Lippold is a retired naval officer who is now president of Lippold Strategies. He was stationed in San Diego from 1993 to 1996, and lives in Carson City, Nevada.

The state of California earned its well-deserved pro-environmentalist reputation over years of steadfast commitment to our future. In September of last year, Gov. Gavin Newsom signed an executive order forbidding sales of new internal-combustion cars and passenger trucks by 2035. Then, earlier this year, he announced an effort to stop any new hydraulic fracturing by 2024 and all in-state oil extraction by 2045 — a significant step for America’s seventh-largest oil-producing state.

Reasonable minds certainly can differ on the timing and content of California’s approach. However, there is little doubt that such aggressive standards can only be accomplished with significant electrification of the car and truck fleet in California. To maintain this high level of commitment to these environmental goals, California must expand its reliance on renewable power to match the predicted increased demand for electricity for all those additional electric vehicles.

Between the batteries needed in all those new electric cars plus the development of additional sources of renewable energy, California must face the very real prospect that it may be trading the energy independence of recent years for an insecure and unsustainable reliance brought on by mineral dependence. As the Paris-based International Energy Administration reported in May, the production of a typical electric car requires six times the minerals as needed for a conventional car, and a new wind farm requires nine times more mineral resources than a gas-fired power plant.

Unfortunately, shortsighted approaches to production and processing capabilities required for a renewable energy future have left the United States sorely lacking for any appreciable amount of the critical minerals needed to support and sustain a future based on green energy sources.
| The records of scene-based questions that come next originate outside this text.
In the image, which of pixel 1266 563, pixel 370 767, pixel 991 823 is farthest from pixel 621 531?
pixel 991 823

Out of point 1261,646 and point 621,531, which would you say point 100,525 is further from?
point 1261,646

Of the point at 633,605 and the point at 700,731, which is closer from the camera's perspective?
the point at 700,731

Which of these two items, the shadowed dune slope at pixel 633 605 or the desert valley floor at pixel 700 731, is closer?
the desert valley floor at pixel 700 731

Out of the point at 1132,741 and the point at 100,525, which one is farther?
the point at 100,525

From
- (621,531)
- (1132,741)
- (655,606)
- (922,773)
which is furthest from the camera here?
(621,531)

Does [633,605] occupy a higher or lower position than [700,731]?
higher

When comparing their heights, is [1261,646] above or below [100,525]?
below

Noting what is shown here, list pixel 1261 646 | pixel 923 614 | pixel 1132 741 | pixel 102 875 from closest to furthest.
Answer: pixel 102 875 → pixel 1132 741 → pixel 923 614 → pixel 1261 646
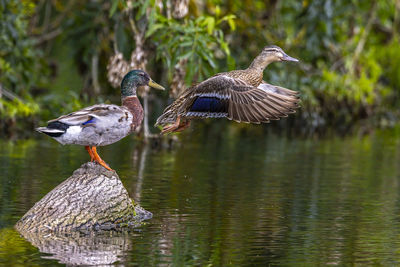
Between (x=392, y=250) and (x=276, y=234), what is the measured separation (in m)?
1.59

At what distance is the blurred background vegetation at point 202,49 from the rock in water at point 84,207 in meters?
6.60

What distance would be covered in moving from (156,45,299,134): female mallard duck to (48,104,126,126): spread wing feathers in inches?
35.9

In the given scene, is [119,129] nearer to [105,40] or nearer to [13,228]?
[13,228]

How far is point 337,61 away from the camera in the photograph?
29.7m

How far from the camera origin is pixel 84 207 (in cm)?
1198

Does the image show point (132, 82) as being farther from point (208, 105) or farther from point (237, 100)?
point (237, 100)

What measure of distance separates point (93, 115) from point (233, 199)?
12.7 ft

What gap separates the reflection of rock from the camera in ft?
34.0

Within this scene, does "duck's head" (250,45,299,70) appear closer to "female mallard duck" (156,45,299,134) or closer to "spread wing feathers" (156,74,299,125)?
"female mallard duck" (156,45,299,134)

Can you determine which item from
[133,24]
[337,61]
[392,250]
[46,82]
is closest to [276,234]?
[392,250]

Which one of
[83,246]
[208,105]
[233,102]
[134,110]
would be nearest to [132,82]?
[134,110]

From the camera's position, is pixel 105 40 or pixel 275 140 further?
pixel 105 40

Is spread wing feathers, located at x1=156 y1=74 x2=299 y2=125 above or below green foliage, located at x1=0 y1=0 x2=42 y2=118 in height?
below

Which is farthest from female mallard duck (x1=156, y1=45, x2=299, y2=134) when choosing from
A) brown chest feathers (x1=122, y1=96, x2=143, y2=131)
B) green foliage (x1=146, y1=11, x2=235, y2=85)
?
green foliage (x1=146, y1=11, x2=235, y2=85)
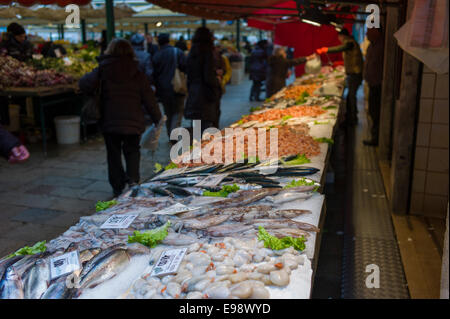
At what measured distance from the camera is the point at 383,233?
16.4 ft

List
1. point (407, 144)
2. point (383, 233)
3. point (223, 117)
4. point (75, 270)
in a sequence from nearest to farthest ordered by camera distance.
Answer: point (75, 270) < point (383, 233) < point (407, 144) < point (223, 117)

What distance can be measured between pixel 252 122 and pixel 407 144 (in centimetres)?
192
It is why the Biden administration has made supply chain resources a major focal point of its agenda, asking agencies like the Departments of Energy, Commerce and Defense to review supply challenges and weaknesses so we might find solutions that can overcome them.
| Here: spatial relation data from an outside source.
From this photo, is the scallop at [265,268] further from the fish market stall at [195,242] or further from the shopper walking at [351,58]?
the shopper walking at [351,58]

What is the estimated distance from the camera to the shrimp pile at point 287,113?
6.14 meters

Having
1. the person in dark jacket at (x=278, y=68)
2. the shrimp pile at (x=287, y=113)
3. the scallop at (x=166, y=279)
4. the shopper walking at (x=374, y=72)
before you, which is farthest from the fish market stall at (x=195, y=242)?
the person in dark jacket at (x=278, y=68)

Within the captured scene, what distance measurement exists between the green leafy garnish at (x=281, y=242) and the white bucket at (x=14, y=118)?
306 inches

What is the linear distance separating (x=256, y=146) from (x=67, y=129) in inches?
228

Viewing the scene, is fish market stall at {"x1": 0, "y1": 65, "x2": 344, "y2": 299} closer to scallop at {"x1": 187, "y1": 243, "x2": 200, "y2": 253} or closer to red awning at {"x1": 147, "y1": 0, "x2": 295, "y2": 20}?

As the commander of the USS Cole in October 2000 when it was attacked on a supply run at the outset of the war on terror, I can tell you that watching your supply lines closely is critical for protecting national security and the environment. Many of the sources of the so-called “battery minerals” around the world are insecure, controlled by aggressive Chinese positioning, or subject to unacceptable environmental and workplace impacts.
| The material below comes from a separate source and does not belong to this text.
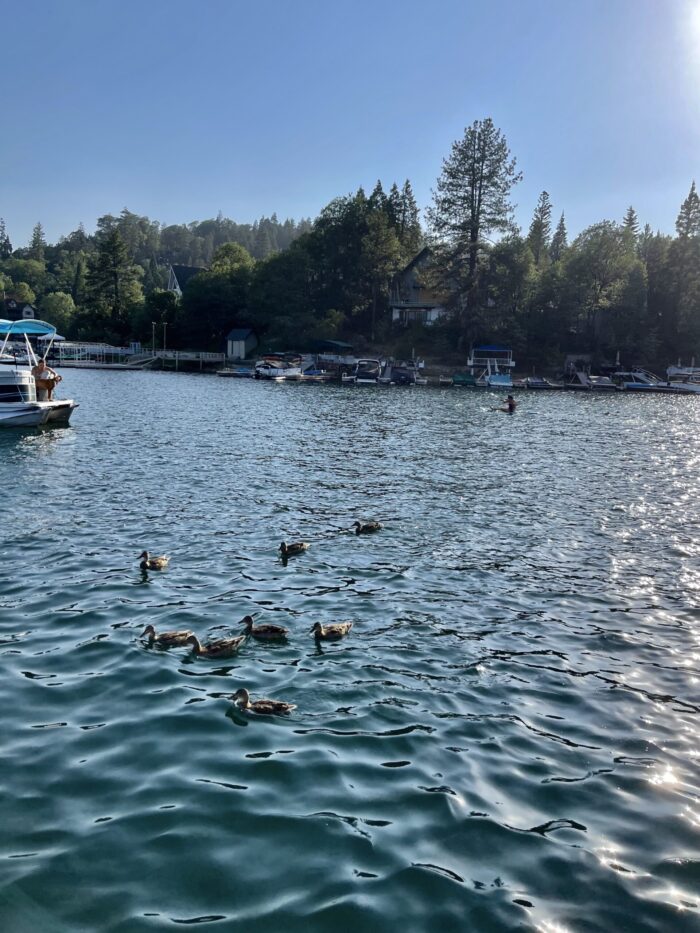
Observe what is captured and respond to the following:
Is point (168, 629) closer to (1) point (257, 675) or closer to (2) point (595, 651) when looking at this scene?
(1) point (257, 675)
Unregulated and unconstrained mining operations abroad can tear up rain forests or rely on the indefensible practice of using child labor. However, while the choices that lay ahead for California and the nation are tough ones, there are some viable and environmentally conscious solutions for obtaining these much-needed critical minerals. San Diego will play an important and strategic role as the issue unfolds.

One of the cleanest, most affordable and most secure sources of battery metals, including nickel, cobalt, manganese and copper, is miles under the surface of the eastern Pacific Ocean, quite literally lying on the sea floor ready to be collected.

In the June 100-day review of critical supply chains undertaken by the White House, the administration found that if “there are opportunities for the U.S. to target one part of the battery supply chain” then nickel supplies and processing “would likely be the most critical to provide short- and medium-term supply chain stability.” And nickel exists in abundance on the sea floor.

The maritime technology at play can even safely repurpose some of what we have learned in the oil and gas sector. The closest sophisticated port to the most promising fields of polymetallic sea floor nodules is San Diego. Companies like The Metals Co. and others have already prepositioned vessels in San Diego and made appropriate tests to safely leverage this technology. The future looks bright.

Over many years, including when I was assigned to an Aegis guided missile cruiser homeported out of San Diego, a primary feature of the local economy was its deep-water port. The city hosts one of the largest naval fleets in the world, not to mention the only major shipbuilding yard on the West Coast. Our national security and our future again depend on San Diego, and the role it will most surely play in bringing safe and secure minerals from the sea floor to the cleaner transportation and renewable power that Californians demand.